実施課題.
**a)** Quest2に関する本文から、「この機能を用いると, どうやらPCの画面をVR空間に持ってきて操作が行えるらしい. ということが分かった.」に始まり「きる環境を整える必要がある.」で終わる部分までをすべて書き写してください。
**b)** Quest2に関する本文によると、筆者のPCに搭載されているグラフィックボードは何ですか。

対象本文.
╔══

ってなわけでQuest2が手元に来ました!!!

Quest2(あたらしいおもちゃ)の遊びかた

Oculus Quest2ではSteam VRを直接遊ぶことはできないが, Quest用のアプリストアがある為, そちらで様々なゲームなどが購入できる.
先に説明したVRchatや, BeatSaberなどはVRに興味を持つ諸兄らも耳にしたことがあると思う.(そして実際に楽しかった.)

また, 直接ではなく, 様々な手段を弄することでSteamVRを遊ぶことも可能である.

その方法がOculus linkと呼ばれるものである.

Oculus linkとは,USB Type-Cケーブルを用いてQuest2とPCを接続することでPC連携タイプのVRヘッドセットとしてOculus Quest2を用いることができるというものだ. この方法でVRを楽しむためにはやはりPCのスペックが重要になってしまうのだが, それでも3万円台のヘッドセットでPCVRを楽しむことができるというのは画期的だ.
そして, ここ最近, Oculus linkに"Oculus Air link(以下, Air linkと表記する)"という無線バージョンが実装された.
たった三万円台で無線接続のPCVR機器が手に入るのは神じゃない???というわけである.

ということでQuest2をPCに接続をしてSteamVR版のVRchatを遊んでみたわけだが(Quest版とSteamVR版では機能が異なる),自分のPCではVRchatをやるにはスペックが低かったようだ……(グラフィックボードはGTX 1060 6GBである.)

泣く泣くSteamVRで遊ぶことはあきらめてAirlinkで出来ることを他に探してみようということでいろいろいじっていたら見つけたのがバーチャルデスクトップ機能である.
バーチャルデスクトップ

この機能を用いると, どうやらPCの画面をVR空間に持ってきて操作が行えるらしい. ということが分かった.

そこで当然のように思いつくことが, "バーチャル空間からTA参戦できるんじゃ???"ということであった.

バーチャルTAになるための下準備

もちろんTAをやるわけだからTAとしてしっかりと仕事ができる環境を整える必要がある.

では, TAとして仕事をするにあたって必要な環境は何だろうか, と考えてみたものが以下である.

  • 実習先の計算機を操作するためのターミナル(バーチャルデスクトップで投影すればよい)
  • 実習資料にアクセスするためのブラウザ(バーチャルデスクトップで(以下略))
  • 計算機操作及び資料閲覧のための入力デバイス(キーボード, マウスなどを利用する)
  • Zoomのホワイトボード機能などを利用するためのペン入力デバイスの利用環境(所持するWacom oneを使えばよい)

╚══

提供情報.
╔══

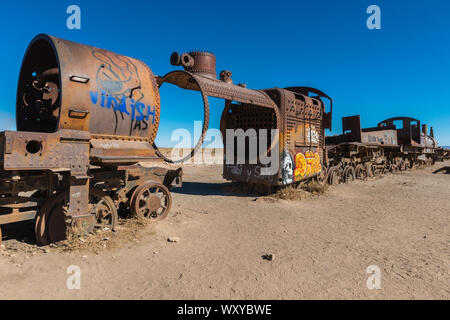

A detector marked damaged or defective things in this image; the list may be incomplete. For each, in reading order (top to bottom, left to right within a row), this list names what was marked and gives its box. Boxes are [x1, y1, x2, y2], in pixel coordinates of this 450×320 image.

rusty metal cylinder [18, 33, 162, 141]
rusted locomotive [0, 35, 183, 245]
rusted locomotive [326, 115, 442, 185]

╚══

各課題の解答.
**a)**
この機能を用いると, どうやらPCの画面をVR空間に持ってきて操作が行えるらしい. ということが分かった.

そこで当然のように思いつくことが, "バーチャル空間からTA参戦できるんじゃ???"ということであった.

バーチャルTAになるための下準備

もちろんTAをやるわけだからTAとしてしっかりと仕事ができる環境を整える必要がある.

**b)** GTX 1060 6GBです。